McDaniels almost did go scoreless. The 14,565 fans who jammed themselves inside Butler University's Hinkle Field-house waving scorecard-fans like a convention of butterflies to combat the end of a massive Midwest heat wave expected to see the traditional duel of the big men. McDaniels and Northington definitely had a duel, but it wasn't very traditional, and it was not at all what anyone expected.

They were matched up all right—the man-to-man defenses employed by both teams saw to that—but instead of a high-scoring, high-rebounding free-for-all, what took place was more like a street brawl. When they were on the court together they spent their time clawing and scratching at each other with complete disdain for the rule book. It got so bad that at one point the referees had to warn them to cut out the wrestling.

The game itself was a bit of an anticlimax. Both teams were obviously tense and nervous and their play reflected it. Kentucky shot just 40% from the floor and Indiana was worse with 32%. More important, while McDaniels and Northington carried on their own private war, Kentucky came up with two little men, Rose and Glenn Montgomery, 6'3" and 6'1" respectively, who hit superbly from the outside and threatened several times to make a rout of the whole affair. Rose, working from the left side, shot consistently while the defense sagged. He utilized his picks and screens well or drove the base line himself and finished the game as high scorer with 25 points to lead Kentucky's decisive 79-67 win. Kentucky never trailed after a three-point play by Rose put it ahead early in the first half.

Until the last seven minutes, in fact, no big man really distinguished himself. Glover fouled out with 14 minutes remaining and just two points to his credit; McDaniels followed seven minutes later with two field goals and seven points after sitting out most of the second half because he had four fouls. With those two out of the way, Northington finally went to work offensively. In the space of five minutes he hit five field goals in seven attempts and nearly rallied Indiana to a victory all by himself. Twice the Hoosiers came to within six points in the final minutes after trailing by as many as 14 early in the half, but on both occasions Rose or Montgomery or somebody picked up a field goal here, a three-point play there, to keep Indiana dangling.

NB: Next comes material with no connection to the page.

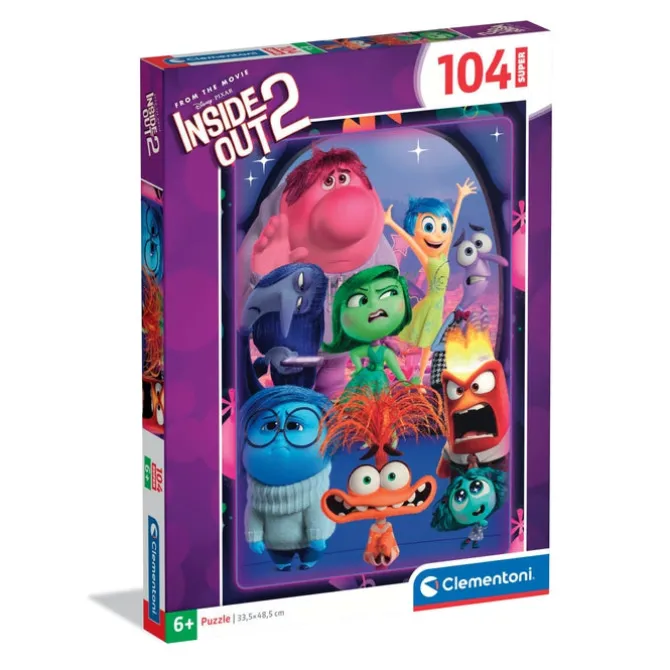 Inside Out 2 - 104 pezzi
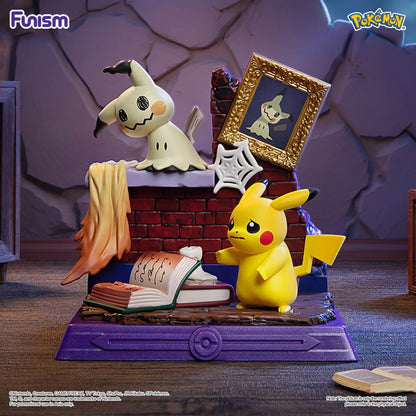 Pikachu and Mimikyu figure from Funism Pokémon Pikachu and Friend Series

Before the game Reynolds, who was twice the losing coach in 1966, had said, "If we don't win Saturday there may be a rope hanging from the top of the field house after the game—with me at the end of it."

That, of course, didn't happen, but this Saturday it's a good bet Reynolds will cast a wary eye toward the rafters of Louisville's Freedom Hall when the second game begins.

PHOTO

Shooting from one of his pet positions, Kentucky's Jim Rose gets two of the 25 points that made him the All-Star game's high scorer.